### The input ###

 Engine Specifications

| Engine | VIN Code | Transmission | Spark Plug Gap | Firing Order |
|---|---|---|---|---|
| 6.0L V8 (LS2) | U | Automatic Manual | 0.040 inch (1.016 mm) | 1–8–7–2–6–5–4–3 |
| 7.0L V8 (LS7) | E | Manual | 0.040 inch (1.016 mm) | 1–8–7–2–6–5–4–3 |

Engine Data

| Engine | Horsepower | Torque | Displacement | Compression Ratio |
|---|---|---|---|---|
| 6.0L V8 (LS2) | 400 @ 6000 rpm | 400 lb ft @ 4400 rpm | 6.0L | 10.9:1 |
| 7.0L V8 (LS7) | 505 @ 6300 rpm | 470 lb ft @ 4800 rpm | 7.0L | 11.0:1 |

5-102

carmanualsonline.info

###
### The input ###

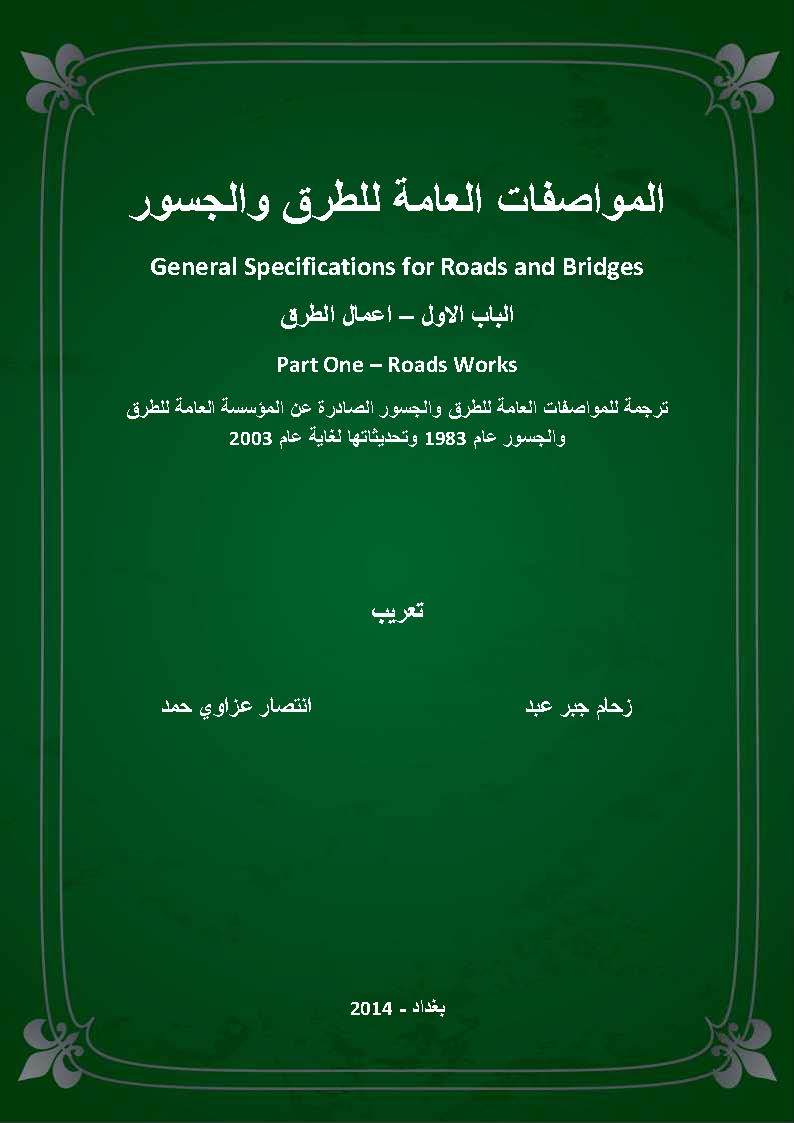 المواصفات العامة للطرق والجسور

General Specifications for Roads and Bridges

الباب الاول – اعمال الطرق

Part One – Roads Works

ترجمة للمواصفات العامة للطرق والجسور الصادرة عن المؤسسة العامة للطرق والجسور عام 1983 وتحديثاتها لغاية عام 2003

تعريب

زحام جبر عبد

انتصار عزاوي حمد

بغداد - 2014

###

_About this exercise_
From the records above, transcribe without alteration every line from the one with "7.0L | 11.0:1 |" to the one with "carmanualsonline.info", inclusive.

_Exercise answer_
| 7.0L V8 (LS7) | 505 @ 6300 rpm | 470 lb ft @ 4800 rpm | 7.0L | 11.0:1 |

5-102

carmanualsonline.info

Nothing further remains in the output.